Roomy Dungeons Available, Some Work Needed

Joining Steam's Early Access program is Delver, a first-person roguelike that wants you to go deeper. Into its dungeon. But at this point, is that enough? I've had a play.

We certainly aren't short of roguelikes. Or roguelike-likes, to hush the pedantic. And we aren't short of them in first-person, either, with Receiver, Paranautical Activity, Routine, Eldritch, Tower Of Guns, all either with us or on the way. So what does alpha-released FPS roguelike Delver have to offer us, to make it stand out from the crowd?

Is a question I'm still asking myself. Delver stands, in its current form, as a testament to how the correct structure of this genre can be enough to make you want to keep playing, even when it's hard to pick out an element that makes it uniquely interesting.

What Delver does have is super-cute crunchy pixels, both for its Minecraft-evoking dungeons, and its very well realised enemies.
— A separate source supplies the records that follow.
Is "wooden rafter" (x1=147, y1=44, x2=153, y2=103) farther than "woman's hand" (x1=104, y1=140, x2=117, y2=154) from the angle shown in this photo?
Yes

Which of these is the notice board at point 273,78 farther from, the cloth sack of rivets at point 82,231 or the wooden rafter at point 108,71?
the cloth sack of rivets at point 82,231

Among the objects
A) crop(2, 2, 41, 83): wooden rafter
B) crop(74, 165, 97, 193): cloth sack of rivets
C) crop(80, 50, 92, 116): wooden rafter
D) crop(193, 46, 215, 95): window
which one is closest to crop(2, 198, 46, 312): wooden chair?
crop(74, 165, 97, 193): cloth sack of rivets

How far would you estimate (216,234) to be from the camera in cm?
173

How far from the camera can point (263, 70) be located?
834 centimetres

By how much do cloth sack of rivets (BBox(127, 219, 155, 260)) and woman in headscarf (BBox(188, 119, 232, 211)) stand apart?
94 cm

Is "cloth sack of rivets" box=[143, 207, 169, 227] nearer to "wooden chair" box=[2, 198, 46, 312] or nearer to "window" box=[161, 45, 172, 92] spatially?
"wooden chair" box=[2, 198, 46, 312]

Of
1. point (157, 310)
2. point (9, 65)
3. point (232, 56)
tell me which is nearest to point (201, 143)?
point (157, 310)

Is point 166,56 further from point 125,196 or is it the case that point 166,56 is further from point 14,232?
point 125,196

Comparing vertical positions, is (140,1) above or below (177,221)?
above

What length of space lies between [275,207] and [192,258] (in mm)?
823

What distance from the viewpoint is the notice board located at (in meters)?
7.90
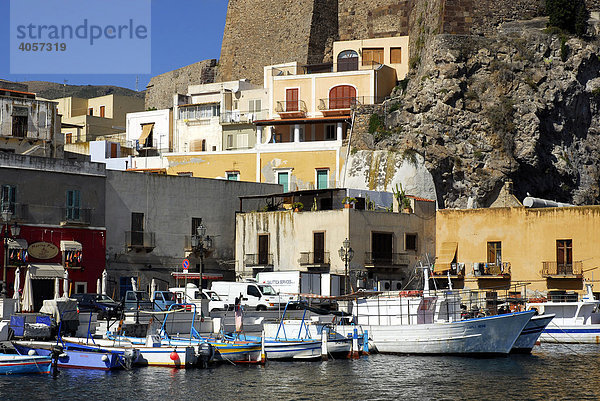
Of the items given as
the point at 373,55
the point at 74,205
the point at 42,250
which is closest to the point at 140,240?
the point at 74,205

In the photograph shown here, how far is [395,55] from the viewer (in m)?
66.2

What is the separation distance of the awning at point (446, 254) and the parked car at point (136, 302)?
1621 centimetres

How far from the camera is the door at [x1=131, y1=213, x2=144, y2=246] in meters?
48.4

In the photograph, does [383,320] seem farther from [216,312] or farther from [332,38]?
[332,38]

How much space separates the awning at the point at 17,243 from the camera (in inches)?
1688

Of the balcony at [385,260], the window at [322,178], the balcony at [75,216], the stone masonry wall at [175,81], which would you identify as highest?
the stone masonry wall at [175,81]

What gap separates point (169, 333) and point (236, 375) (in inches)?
215

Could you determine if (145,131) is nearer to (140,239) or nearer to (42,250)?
(140,239)

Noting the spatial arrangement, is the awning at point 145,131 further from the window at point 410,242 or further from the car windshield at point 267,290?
the car windshield at point 267,290

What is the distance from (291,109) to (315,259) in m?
17.3

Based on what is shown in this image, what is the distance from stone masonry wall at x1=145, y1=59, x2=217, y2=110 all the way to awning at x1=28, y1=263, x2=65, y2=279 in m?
37.4

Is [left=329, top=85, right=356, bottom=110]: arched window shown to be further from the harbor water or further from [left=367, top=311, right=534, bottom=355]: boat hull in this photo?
→ the harbor water

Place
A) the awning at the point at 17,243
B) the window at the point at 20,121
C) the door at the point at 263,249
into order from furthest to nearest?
the window at the point at 20,121
the door at the point at 263,249
the awning at the point at 17,243

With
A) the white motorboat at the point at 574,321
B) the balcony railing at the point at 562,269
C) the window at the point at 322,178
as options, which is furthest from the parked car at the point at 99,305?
the window at the point at 322,178
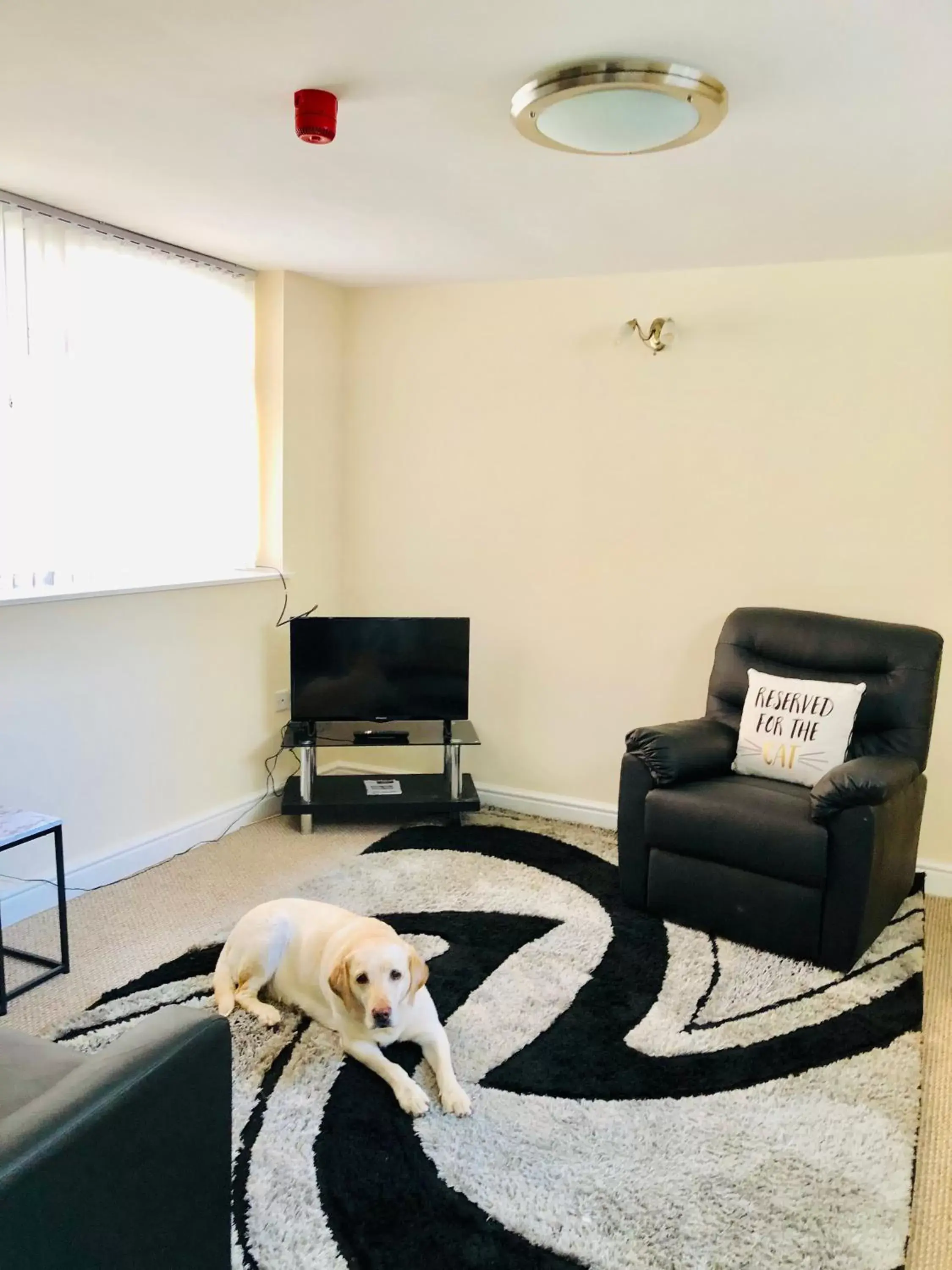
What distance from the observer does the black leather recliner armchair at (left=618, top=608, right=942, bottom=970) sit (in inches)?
110

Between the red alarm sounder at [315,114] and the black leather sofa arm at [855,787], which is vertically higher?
the red alarm sounder at [315,114]

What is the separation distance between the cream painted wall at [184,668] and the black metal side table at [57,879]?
1.14 feet

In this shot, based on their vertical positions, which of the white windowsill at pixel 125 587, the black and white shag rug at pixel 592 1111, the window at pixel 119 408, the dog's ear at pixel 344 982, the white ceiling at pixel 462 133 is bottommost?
the black and white shag rug at pixel 592 1111

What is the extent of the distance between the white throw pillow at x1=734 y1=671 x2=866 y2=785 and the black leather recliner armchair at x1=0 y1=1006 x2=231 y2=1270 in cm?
231

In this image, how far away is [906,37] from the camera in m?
1.75

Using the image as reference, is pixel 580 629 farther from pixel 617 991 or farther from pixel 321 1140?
pixel 321 1140

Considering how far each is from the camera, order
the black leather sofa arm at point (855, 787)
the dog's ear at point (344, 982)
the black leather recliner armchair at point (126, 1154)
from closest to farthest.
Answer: the black leather recliner armchair at point (126, 1154) → the dog's ear at point (344, 982) → the black leather sofa arm at point (855, 787)

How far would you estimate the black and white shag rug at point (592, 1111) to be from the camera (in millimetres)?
1792

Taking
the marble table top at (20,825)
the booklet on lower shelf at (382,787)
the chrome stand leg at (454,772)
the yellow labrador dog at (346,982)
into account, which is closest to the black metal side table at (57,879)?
the marble table top at (20,825)

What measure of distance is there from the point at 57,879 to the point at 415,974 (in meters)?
1.20

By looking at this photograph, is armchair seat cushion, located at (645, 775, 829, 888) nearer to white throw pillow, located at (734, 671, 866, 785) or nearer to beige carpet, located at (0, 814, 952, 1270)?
white throw pillow, located at (734, 671, 866, 785)

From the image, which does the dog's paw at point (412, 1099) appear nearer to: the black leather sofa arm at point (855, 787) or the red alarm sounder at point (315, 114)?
the black leather sofa arm at point (855, 787)

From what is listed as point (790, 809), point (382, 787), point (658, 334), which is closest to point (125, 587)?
point (382, 787)

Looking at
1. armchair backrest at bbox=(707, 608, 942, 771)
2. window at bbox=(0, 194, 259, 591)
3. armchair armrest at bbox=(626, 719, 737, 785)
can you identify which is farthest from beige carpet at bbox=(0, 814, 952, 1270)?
window at bbox=(0, 194, 259, 591)
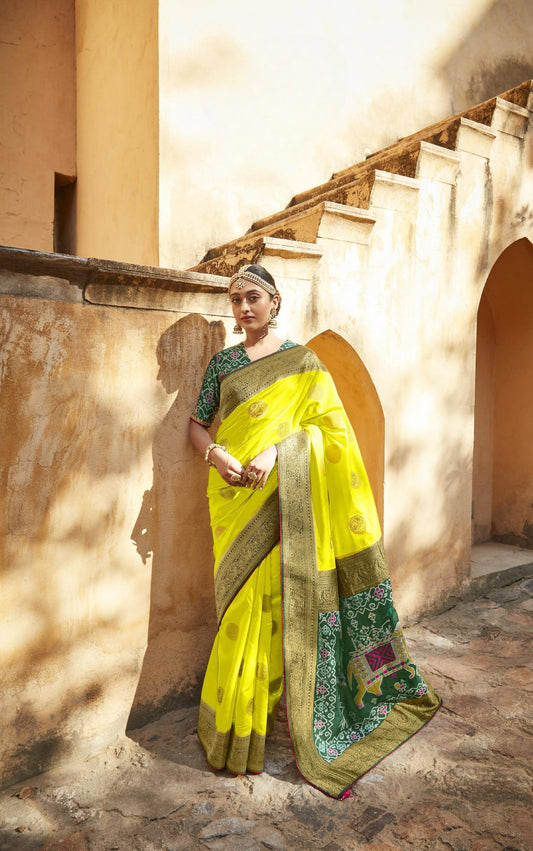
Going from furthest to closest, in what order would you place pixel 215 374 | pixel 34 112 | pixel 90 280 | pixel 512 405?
pixel 34 112, pixel 512 405, pixel 215 374, pixel 90 280

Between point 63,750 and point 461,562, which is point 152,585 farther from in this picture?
point 461,562

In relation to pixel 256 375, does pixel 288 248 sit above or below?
above

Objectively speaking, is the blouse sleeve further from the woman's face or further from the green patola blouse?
the woman's face

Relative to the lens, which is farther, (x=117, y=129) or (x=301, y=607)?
(x=117, y=129)

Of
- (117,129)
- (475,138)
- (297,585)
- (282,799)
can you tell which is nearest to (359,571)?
(297,585)

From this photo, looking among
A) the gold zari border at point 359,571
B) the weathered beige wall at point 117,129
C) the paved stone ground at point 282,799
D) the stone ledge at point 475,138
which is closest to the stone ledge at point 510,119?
the stone ledge at point 475,138

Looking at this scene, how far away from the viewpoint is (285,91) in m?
4.87

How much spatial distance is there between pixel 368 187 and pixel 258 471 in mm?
2040

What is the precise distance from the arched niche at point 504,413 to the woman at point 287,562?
3277mm

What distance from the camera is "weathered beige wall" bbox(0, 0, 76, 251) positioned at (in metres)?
5.90

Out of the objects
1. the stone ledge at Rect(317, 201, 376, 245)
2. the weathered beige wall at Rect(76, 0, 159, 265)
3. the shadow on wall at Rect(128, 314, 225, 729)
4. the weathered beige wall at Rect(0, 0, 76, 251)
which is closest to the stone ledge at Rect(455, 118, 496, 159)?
the stone ledge at Rect(317, 201, 376, 245)

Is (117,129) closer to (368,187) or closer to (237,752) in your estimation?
(368,187)

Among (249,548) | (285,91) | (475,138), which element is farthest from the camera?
(285,91)

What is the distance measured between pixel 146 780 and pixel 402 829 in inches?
40.1
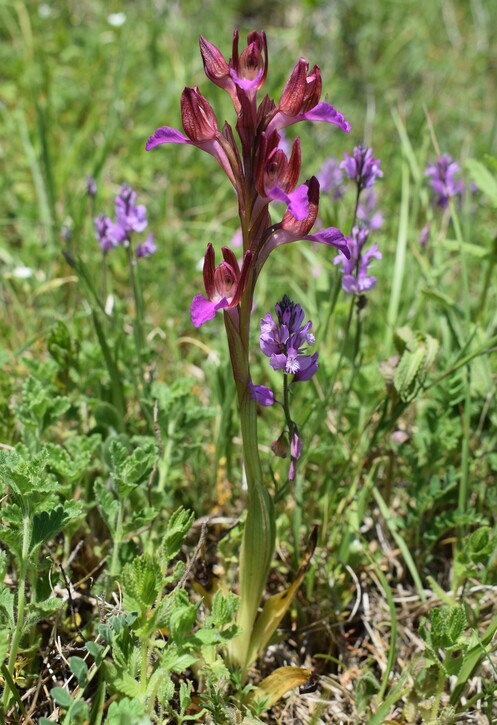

Then after that it's pretty much the usual - procedurally generated dungeons, reaching ever deeper into the impossible abyss, with a variety of weapons, potions and armour to gather as you battle ever downward.

The result of this for me becomes a game where I start wishing for what's missing. And of course since this is an alpha release, much of that could be added over the coming months - but let's remember that we're still being asked to pay (£6) for the incomplete game, so we've a right to have wants in return for our cash. And what Delver so desperately needs is purpose.

Right now the only driving factor is not being dead. But beyond that, there's a lack of an incentive to care too much about that. Certainly getting six or seven levels deep reaches a point where it's going to suck when that rapid uneventful death strikes all your progress. But what you've gathered doesn't feel so special, and isn't such an aching thing to lose. I may have had some nice golden armour, and maybe a decent magic sword, but none of it expressed itself particularly well through the game, and its absence from my inventory doesn't leave a rattling, empty sound. Levelling currently only adds extra health to your bar, so even resetting to level 1 doesn't feel like much of a blow. And a complete lack of collectibles means a new game doesn't feel that distinguished from the end of the last. And that's a problem for Delver.

I think shops would make a big difference. Right now replacing a previous sword or pair of metal trousers just means throwing the old one on the ground. It's just space in your inventory otherwise. Being able to exchange them for gold, with aspirational replacements at yet-to-be-reached prices, would give you a lot more incentive. As it is, everything feels disposable, so no attachment is formed.

Another issue is the game's potions. You'll find bottles in red, green, blue, black and yellow, and there's no knowing what will do what. Drink one and it could heal or harm you, which makes for some of the game's best moments in mad panics on low health, as you realise you've no choice but to gamble and drink something. But unfortunately, there's no persistence within a game as to what does what. Red could heal you once, then poison you the next time. Were the colours to be randomly assigned effects at each game launch, then the process of learning which was which would offer this jeopardy, but again, there'd be a sense of attachment to your current run, a sense that having to start over is detrimental.

That's what Delver needs to work on, quickly. It's got a lovely chunky design, nippy controls, and a bunch of potential. It's a canvas on which to start painting a much more elaborate, involving game. But since it's already charging money for itself, that stuff is going to need to appear quickly before it gets lost in a very deep pile in a very busy genre.